* **SELECTED EXTRACT**:
Re: MD X

From: Struan Hellier (struan@clara.co.uk)
Date: Wed Jan 12 2000 - 11:45:48 GMT


Greetings,

DAVID asked:
Here's a question..... if the universe is a moral order, IS IT
POSSIBLE FOR US TO ACT IMMORALLY? Not, "are there better/worse
choices/actions", but can we truly act IMMORALLY?

Given your premise I would suggest the answer is yes, although it depends upon whether your moral
order is hierarchical (as Pirsig's is) or otherwise. If you actively work against the hierarchy by,
for example, killing and eating a human being rather than a bag of peanuts (when the choice is
restricted to one or the other and ((here it comes Horse) - all other things being equal) then you
are being immoral (i.e. not conforming to the moral order) What you cannot do, given the premise, is
be amoral.

---------------------------------------

RICH PRETTI quoted me:
Let us get this clear. I am not denying
>that there are subjects and objects and I am not denying that, for most
>practical purposes, we all
>see ourselves as distinct from everything else."

Then wrote:

"That is the problem. That is SOM (as existing present-individually rather
than social-historically). The "natural" sense of "I", as ultimately other
than and often opposed to "that", or "thou"."

But there is no, 'ultimately opposed to,' or, 'ultimately other than,' in my sense of, 'I,' only a
realisation that the various 'materials' of which I am composed at this time are arranged in a
format which gives me a sense of selfhood. I wrote, 'for all practical purposes,' deliberately and
in preference to, 'ultimately,' because it is not a metaphysical position. If, 'The "natural" sense
of "I", as ultimately other than and often opposed to "that", or "thou,"' is what is meant by SOM
then that does nothing but confirm my conviction that SO is not an M and is certainly not a position
held by modern science. At a metaphysical level there is no opposition to the rest of the universe.
My 'self', as Hume said, is 'nothing but a bundle of perceptions,' and will eventually dissolve into
the singular universe from whence it came. I have a subject object relationship with the universe at
a superficial level, but deep down, at a metaphysical level, I know this to be an illusion. No
solution is needed because the problem does not exist.

To the book you recommend. I'm afraid that Buddhism loses me at the first noble truth, that all is
suffering. It clearly isn't for me, but if I ever get miserable enough and think it is, then I will
certainly give the book a try. The fact is that I am not remotely interested in letting go of
worldly things and so have little need for that kind of enlightenment. Buddhism sees enlightenment
as an escape from an otherwise endless cycle of death and rebirth. I don't believe in reincarnation
so am quite happy to know that I will attain Nirvana immediately once this lifetime is over.
Ironically, while your average Buddhist still has a few thousand lifetimes packed with suffering yet
to endure, (poor chaps). The levels are intellectual constructions and therefore beyond any sort of,
'proof,' other than the extent to which they explain things better. Looking at it from that angle, I
find them far too discrete and hierarchical for my liking and they explain nothing better to me than
I can to myself. But I am intrigued enough to check the book out, if it ever gets published here in
England. Thanks for the tip.

--------------------------------------------------

JC wrote:
I can either choose to believe I have free will or I can choose to believe
I don't have free will. Choice seems so simple and obvious that I have
never really thought about debating the issue. How can you fail to see the
paradox in choosing non-choice? Thus, we HAVE to have choice. We've got
no choice in the matter. :-)

* **WORK INSTRUCTIONS**:
a - Decide whether each statement agrees with the message on moral order and free will, answering yes or no and quoting the words of the message that settle it: (i) The writer holds that, given the premise, a person cannot be amoral. (ii) The writer believes in reincarnation. (iii) The writer regards the subject-object relationship as an illusion at a metaphysical level.
b - Echo the entries below, beginning at the line that contains "Is man's beard" and continuing through the end of the entries, both ends included.
The message above has no connection to the entries that come after it.

[Data for spatial reasoning from images]
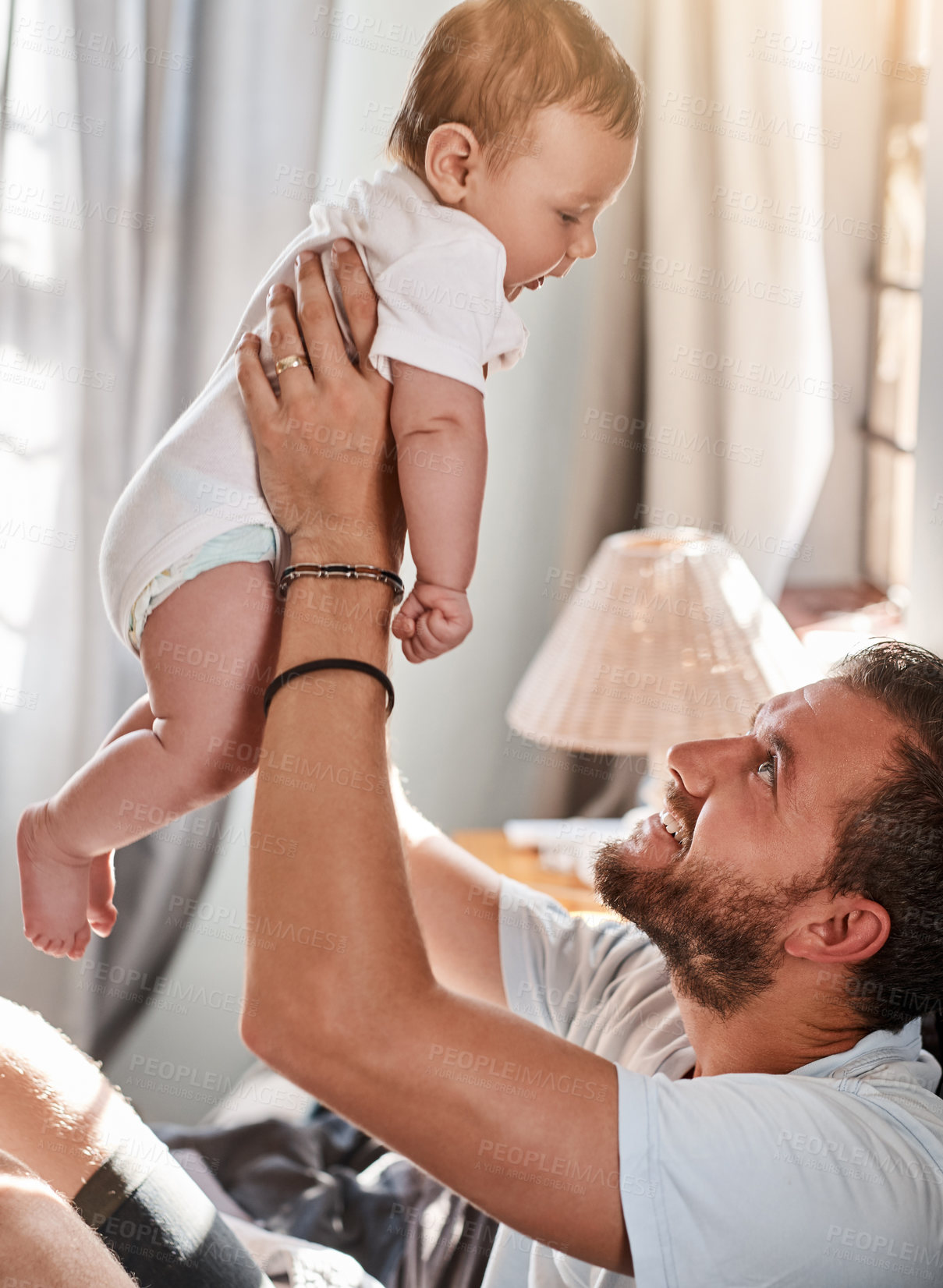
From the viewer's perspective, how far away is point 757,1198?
→ 31.5 inches

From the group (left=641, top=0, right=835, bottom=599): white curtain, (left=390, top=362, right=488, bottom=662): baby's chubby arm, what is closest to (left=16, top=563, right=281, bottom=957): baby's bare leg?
(left=390, top=362, right=488, bottom=662): baby's chubby arm

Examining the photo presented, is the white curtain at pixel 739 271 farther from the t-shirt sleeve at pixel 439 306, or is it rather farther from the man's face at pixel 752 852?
the t-shirt sleeve at pixel 439 306

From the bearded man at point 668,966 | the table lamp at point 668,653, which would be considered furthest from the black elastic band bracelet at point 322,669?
the table lamp at point 668,653

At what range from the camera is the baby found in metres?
0.82

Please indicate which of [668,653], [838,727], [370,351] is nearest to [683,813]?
[838,727]

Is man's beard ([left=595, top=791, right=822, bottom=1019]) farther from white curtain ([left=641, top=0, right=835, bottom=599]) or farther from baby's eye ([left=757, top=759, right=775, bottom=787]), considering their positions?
white curtain ([left=641, top=0, right=835, bottom=599])

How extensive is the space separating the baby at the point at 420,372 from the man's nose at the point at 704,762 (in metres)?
0.31

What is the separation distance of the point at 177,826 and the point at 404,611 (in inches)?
61.0

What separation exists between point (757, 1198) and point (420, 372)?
2.25ft

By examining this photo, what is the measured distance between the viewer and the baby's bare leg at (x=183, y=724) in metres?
0.86

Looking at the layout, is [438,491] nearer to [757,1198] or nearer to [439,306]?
[439,306]

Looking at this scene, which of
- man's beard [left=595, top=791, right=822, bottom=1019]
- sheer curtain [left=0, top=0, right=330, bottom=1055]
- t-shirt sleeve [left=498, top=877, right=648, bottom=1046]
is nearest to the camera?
man's beard [left=595, top=791, right=822, bottom=1019]

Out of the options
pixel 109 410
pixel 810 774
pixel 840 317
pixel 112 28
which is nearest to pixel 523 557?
pixel 840 317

* **FULL SOLUTIONS**:
a -
(i) Yes: "What you cannot do, given the premise, is be amoral."
(ii) No: "I don't believe in reincarnation"
(iii) Yes: "at a metaphysical level, I know this to be an illusion."

b -
Is man's beard ([left=595, top=791, right=822, bottom=1019]) farther from white curtain ([left=641, top=0, right=835, bottom=599]) or farther from baby's eye ([left=757, top=759, right=775, bottom=787]), considering their positions?
white curtain ([left=641, top=0, right=835, bottom=599])

How extensive is the space separating the baby at the point at 420,372 from the man's nose at the point at 704,762 (in metres)?
0.31

What is the separation distance of the point at 177,826 and the point at 404,611 (in inches)?
61.0

What separation exists between point (757, 1198) and point (420, 372)?
2.25ft

By examining this photo, what is the measured distance between the viewer and the baby's bare leg at (x=183, y=724) in metres?
0.86

Looking at the layout, is [438,491] nearer to [757,1198] or nearer to [439,306]?
[439,306]

Looking at this scene, which of
- man's beard [left=595, top=791, right=822, bottom=1019]
- sheer curtain [left=0, top=0, right=330, bottom=1055]
- t-shirt sleeve [left=498, top=877, right=648, bottom=1046]
is nearest to the camera?
man's beard [left=595, top=791, right=822, bottom=1019]

Out of the options
pixel 109 410
pixel 810 774
pixel 840 317
pixel 112 28
which is nearest to pixel 523 557?
pixel 840 317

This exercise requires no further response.